Actualice las entradas que siguen reemplazando "snapshot" por "scene" y mantenga todo lo demás sin cambios.
___
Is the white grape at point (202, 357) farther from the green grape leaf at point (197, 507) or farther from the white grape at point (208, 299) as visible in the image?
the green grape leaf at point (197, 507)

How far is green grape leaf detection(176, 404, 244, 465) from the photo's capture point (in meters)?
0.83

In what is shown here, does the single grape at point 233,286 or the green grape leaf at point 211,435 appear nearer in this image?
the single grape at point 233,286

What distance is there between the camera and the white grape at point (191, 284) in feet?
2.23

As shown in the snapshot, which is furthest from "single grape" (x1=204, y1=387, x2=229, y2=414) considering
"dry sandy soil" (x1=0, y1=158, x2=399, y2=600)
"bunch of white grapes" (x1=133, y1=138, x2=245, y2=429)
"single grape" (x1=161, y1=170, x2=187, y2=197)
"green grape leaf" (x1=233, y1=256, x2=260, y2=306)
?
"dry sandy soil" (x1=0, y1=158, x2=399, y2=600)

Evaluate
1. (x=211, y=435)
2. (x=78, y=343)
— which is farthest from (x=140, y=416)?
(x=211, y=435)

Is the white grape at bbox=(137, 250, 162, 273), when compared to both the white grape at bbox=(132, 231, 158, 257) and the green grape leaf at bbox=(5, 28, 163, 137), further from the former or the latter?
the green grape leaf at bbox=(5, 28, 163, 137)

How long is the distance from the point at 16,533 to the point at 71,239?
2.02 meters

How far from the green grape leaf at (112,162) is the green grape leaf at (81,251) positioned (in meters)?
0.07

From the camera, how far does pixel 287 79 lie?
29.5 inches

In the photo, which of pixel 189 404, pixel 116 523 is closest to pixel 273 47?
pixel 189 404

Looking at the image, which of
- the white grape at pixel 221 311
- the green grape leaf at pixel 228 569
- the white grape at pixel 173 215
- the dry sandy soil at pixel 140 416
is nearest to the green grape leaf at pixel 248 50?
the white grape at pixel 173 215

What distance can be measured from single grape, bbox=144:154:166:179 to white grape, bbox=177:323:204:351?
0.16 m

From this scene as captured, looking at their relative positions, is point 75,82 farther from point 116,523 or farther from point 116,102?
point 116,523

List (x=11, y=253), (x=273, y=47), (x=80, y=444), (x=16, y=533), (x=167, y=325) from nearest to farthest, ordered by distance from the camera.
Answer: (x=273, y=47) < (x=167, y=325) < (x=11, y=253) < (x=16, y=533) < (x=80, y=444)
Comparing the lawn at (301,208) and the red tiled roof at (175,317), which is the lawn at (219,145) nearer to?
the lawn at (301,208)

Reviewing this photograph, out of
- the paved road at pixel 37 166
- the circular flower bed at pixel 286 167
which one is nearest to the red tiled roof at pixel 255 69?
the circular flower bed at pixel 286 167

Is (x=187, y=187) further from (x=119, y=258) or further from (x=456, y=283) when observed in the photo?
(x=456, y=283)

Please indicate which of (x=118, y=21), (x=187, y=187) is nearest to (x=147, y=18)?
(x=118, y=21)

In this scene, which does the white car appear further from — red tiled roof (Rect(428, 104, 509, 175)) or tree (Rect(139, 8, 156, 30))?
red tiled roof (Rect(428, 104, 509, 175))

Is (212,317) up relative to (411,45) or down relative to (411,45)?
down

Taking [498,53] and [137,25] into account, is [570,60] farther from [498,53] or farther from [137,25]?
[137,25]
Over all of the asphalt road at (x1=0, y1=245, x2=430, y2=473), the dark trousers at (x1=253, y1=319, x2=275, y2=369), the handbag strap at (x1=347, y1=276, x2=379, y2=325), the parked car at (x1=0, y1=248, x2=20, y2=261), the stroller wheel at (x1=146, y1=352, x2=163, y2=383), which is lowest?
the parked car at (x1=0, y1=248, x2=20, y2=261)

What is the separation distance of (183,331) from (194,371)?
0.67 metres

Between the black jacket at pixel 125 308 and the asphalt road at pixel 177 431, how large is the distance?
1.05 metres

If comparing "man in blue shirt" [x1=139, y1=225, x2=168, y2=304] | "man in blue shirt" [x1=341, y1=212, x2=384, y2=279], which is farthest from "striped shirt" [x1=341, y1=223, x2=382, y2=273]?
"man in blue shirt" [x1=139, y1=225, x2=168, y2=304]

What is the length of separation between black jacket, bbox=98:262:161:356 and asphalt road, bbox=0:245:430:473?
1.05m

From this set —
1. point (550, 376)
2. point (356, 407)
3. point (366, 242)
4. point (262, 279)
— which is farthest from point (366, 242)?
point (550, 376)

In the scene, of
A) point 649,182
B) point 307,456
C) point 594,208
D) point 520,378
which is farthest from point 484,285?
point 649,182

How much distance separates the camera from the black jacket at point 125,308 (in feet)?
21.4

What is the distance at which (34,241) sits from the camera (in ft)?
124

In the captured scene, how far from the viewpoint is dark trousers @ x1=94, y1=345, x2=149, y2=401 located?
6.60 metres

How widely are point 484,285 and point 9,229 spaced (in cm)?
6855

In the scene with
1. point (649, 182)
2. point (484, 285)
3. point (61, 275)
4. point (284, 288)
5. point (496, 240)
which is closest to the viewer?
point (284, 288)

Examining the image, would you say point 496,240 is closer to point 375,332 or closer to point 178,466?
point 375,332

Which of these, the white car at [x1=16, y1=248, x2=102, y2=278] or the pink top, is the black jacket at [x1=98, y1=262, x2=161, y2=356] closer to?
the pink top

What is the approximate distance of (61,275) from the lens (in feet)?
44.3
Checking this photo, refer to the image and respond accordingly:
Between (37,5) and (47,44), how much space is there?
___
SOLUCIÓN DE LA TAREA →
Is the white grape at point (202, 357) farther from the green grape leaf at point (197, 507) or farther from the white grape at point (208, 299) as visible in the image?
the green grape leaf at point (197, 507)

How far is green grape leaf detection(176, 404, 244, 465) from the photo's capture point (in meters)?
0.83

In what is shown here, does the single grape at point 233,286 or the green grape leaf at point 211,435 appear nearer in this image?
the single grape at point 233,286

What distance is there between the camera and the white grape at point (191, 284) in feet?
2.23

As shown in the scene, which is furthest from "single grape" (x1=204, y1=387, x2=229, y2=414) considering
"dry sandy soil" (x1=0, y1=158, x2=399, y2=600)
"bunch of white grapes" (x1=133, y1=138, x2=245, y2=429)
"single grape" (x1=161, y1=170, x2=187, y2=197)
"green grape leaf" (x1=233, y1=256, x2=260, y2=306)
?
"dry sandy soil" (x1=0, y1=158, x2=399, y2=600)

Evaluate
1. (x=211, y=435)
2. (x=78, y=343)
— which is farthest from (x=140, y=416)?
(x=211, y=435)

Is the white grape at bbox=(137, 250, 162, 273), when compared to both the white grape at bbox=(132, 231, 158, 257) and the green grape leaf at bbox=(5, 28, 163, 137), further from the former or the latter?
the green grape leaf at bbox=(5, 28, 163, 137)

How long is the distance from the point at 16,533 to the point at 71,239?
2.02 meters

How far from the green grape leaf at (112,162) is the green grape leaf at (81,251) positioned (in meters)?
0.07

From the camera, how far does pixel 287 79 lie?
29.5 inches

In the photo, which of pixel 189 404, pixel 116 523 is closest to pixel 273 47?
pixel 189 404

Looking at the image, which of
- the white grape at pixel 221 311
- the green grape leaf at pixel 228 569
- the white grape at pixel 173 215
- the dry sandy soil at pixel 140 416
is nearest to the green grape leaf at pixel 248 50?
the white grape at pixel 173 215

What distance can be measured from single grape, bbox=144:154:166:179 to white grape, bbox=177:323:204:351?
0.16 m

From this scene as captured, looking at their relative positions, is point 75,82 farther from point 116,523 or farther from point 116,102?
point 116,523

List (x=11, y=253), (x=273, y=47), (x=80, y=444), (x=16, y=533), (x=167, y=325) from nearest to farthest, ordered by distance from the camera.
Answer: (x=273, y=47) < (x=167, y=325) < (x=11, y=253) < (x=16, y=533) < (x=80, y=444)
Comparing the lawn at (301,208) and the red tiled roof at (175,317), which is the lawn at (219,145) nearer to?
the lawn at (301,208)

Reviewing this photograph, out of
- the paved road at pixel 37 166
- the circular flower bed at pixel 286 167
which one is nearest to the red tiled roof at pixel 255 69?
the circular flower bed at pixel 286 167

Is (x=187, y=187) further from (x=119, y=258) or further from (x=456, y=283) when observed in the photo?
(x=456, y=283)

Please indicate which of (x=118, y=21), (x=187, y=187) is nearest to (x=147, y=18)?
(x=118, y=21)

In this scene, which does the white car appear further from — red tiled roof (Rect(428, 104, 509, 175)) or tree (Rect(139, 8, 156, 30))?
red tiled roof (Rect(428, 104, 509, 175))

Is (212,317) up relative to (411,45) or down relative to (411,45)?
down

Taking [498,53] and [137,25] into account, is [570,60] farther from [498,53] or farther from [137,25]?
[137,25]
Over all of the asphalt road at (x1=0, y1=245, x2=430, y2=473), the dark trousers at (x1=253, y1=319, x2=275, y2=369), the handbag strap at (x1=347, y1=276, x2=379, y2=325), the parked car at (x1=0, y1=248, x2=20, y2=261), the stroller wheel at (x1=146, y1=352, x2=163, y2=383), which is lowest?
the parked car at (x1=0, y1=248, x2=20, y2=261)

What is the separation distance of (183,331) from (194,371)?
0.67 metres

Between the black jacket at pixel 125 308 and the asphalt road at pixel 177 431, how large is the distance?
1.05 metres

If comparing "man in blue shirt" [x1=139, y1=225, x2=168, y2=304] | "man in blue shirt" [x1=341, y1=212, x2=384, y2=279], which is farthest from "striped shirt" [x1=341, y1=223, x2=382, y2=273]?
"man in blue shirt" [x1=139, y1=225, x2=168, y2=304]

What is the length of separation between black jacket, bbox=98:262:161:356 and asphalt road, bbox=0:245:430:473?
1.05m

From this set —
1. point (550, 376)
2. point (356, 407)
3. point (366, 242)
4. point (262, 279)
— which is farthest from point (366, 242)?
point (550, 376)

In the scene, of
A) point 649,182
B) point 307,456
C) point 594,208
D) point 520,378
which is farthest from point 484,285?
point 649,182

How much distance separates the camera from the black jacket at point 125,308 (in feet)?
21.4

What is the distance at which (34,241) sits from the camera (in ft)?
124

In the captured scene, how far from the viewpoint is dark trousers @ x1=94, y1=345, x2=149, y2=401 located?
6.60 metres

How widely are point 484,285 and point 9,229 spaced (in cm)?
6855

In the scene with
1. point (649, 182)
2. point (484, 285)
3. point (61, 275)
4. point (284, 288)
5. point (496, 240)
which is closest to the viewer?
point (284, 288)

Examining the image, would you say point 496,240 is closer to point 375,332 or closer to point 178,466?
point 375,332

Which of these, the white car at [x1=16, y1=248, x2=102, y2=278] or the pink top, is the black jacket at [x1=98, y1=262, x2=161, y2=356] closer to?
the pink top

What is the approximate distance of (61,275) from the lens (in feet)?
44.3
Checking this photo, refer to the image and respond accordingly:
Between (37,5) and (47,44), how much space is there?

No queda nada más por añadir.